### DOCUMENT TEXT ###

VIENNA.- On the occasion of the 150th anniversary of the University of Applied Arts Vienna, the major exhibition Aesthetics of Change: 150 Years of the University of Applied Arts Vienna (15 December 2017 – 15 April 2018) delves into the cosmos of an Austrian cultural university that is at once one of the richest in tradition and among the most visionary. In two parts, the jubilee exhibition, a cooperation between the University of Applied Arts Vienna and the MAK, converges on the Angewandte’s historically evolved position as the leading competence center for artistic and scientific education and research. In the lower MAK Exhibition Hall, around 400 exhibition objects reveal insights into the numerous highlights of its 150-year history. Speculative and occasionally provocative contemporary positions in the upper MAK Exhibition Hall sketch the future of art and education in front of a backdrop of social and technological upheavals.

A Multiperspectival Approach to 150 Years of “The Angewandte” On 21 September 1867, in an informal letter, Emperor Franz Joseph I laid the cornerstone for a new educational institution affiliated with the erstwhile Imperial Royal Austrian Museum of Art and Industry (today’s MAK). On 1 October 1868, instruction had already begun at the (as it was then known) Imperial Royal School of Arts and Crafts, initially still in a courtyard wing of the Palais Brenner on Währinger Straße. In 1877 the school relocated to the new Heinrich von Ferstel-designed building on Stubenring, directly next to the museum. In 2018 the Angewandte will further expand into two large, newly adapted buildings in close proximity to the Ringstraße.

Thousands of biographies from the realms of art, architecture, and design meanwhile have become associated with the Angewandte through teaching or studies. The graduates represent an amalgam of “stars” of art, architecture, and design history—from Gustav Klimt to Oskar Kokoschka and Maria Lassnig, from Josef Frank to Margarete Schütte-Lihotzky and Hans Hollein—and names heretofore unknown to the public at large. Many of the antecedent artists have scarcely been illuminated up to now—because they either did not pursue a market-oriented artistic career or switched to teaching or other functions.

###

▶ SHORT PROBLEM A
Reproduce the passage from the exhibition text word for word, from "A Multiperspectival Approach" to "to the Ringstraße.".
▶ SHORT PROBLEM B
Resume the text about the anniversary exhibition for the University of Applied Arts Vienna, picking up after its final sentence.

### DATA SECTION ###

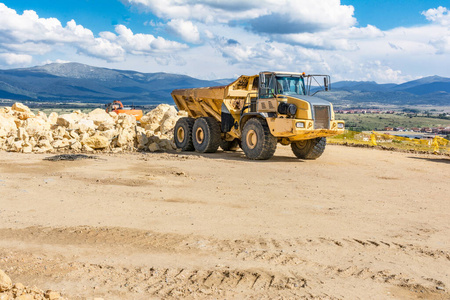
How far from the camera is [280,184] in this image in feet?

###
### DATA SECTION ###

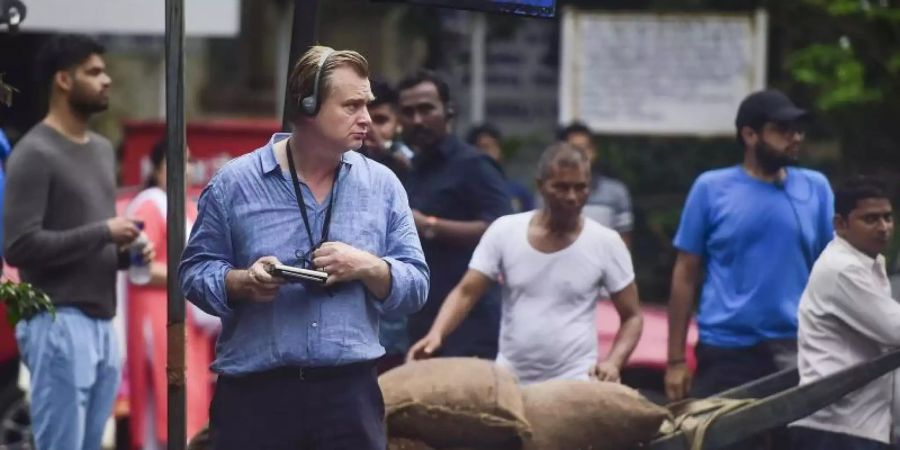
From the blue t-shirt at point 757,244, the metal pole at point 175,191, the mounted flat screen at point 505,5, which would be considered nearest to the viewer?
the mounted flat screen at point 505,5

###

▶ REPLY A
A Multiperspectival Approach to 150 Years of “The Angewandte” On 21 September 1867, in an informal letter, Emperor Franz Joseph I laid the cornerstone for a new educational institution affiliated with the erstwhile Imperial Royal Austrian Museum of Art and Industry (today’s MAK). On 1 October 1868, instruction had already begun at the (as it was then known) Imperial Royal School of Arts and Crafts, initially still in a courtyard wing of the Palais Brenner on Währinger Straße. In 1877 the school relocated to the new Heinrich von Ferstel-designed building on Stubenring, directly next to the museum. In 2018 the Angewandte will further expand into two large, newly adapted buildings in close proximity to the Ringstraße.

▶ REPLY B
In the part of the exhibition shown in the lower MAK Exhibition Hall and curated by Elisabeth Schmuttermeier (Curator, MAK Metal Collection and Wiener Werkstätte Archive) and Patrick Werkner (Professor and Head, Art Collection and Archive, University of Applied Arts Vienna), over 400 exhibition objects from the University’s own collection and the MAK’s collection, as well as items on loan, enable a multiperspectival view of the Angewandte’s enormous output. The art and design collection of the University with its clear mission statement of documenting the work of teachers and graduates is contributing a broad cross-section of 300 objects. The MAK is supplementing this selection with numerous works by professors and graduates that were taken up into the MAK collection through the mid-1930s.

The visionary exhibition design by BWM Architects, in particular Johann Moser and Sanja Utech, yields a type of encyclopedia of the Angewandte. The alphabetical sequence of objects and themes allows exhibition visitors to forge their own connections in terms of the content.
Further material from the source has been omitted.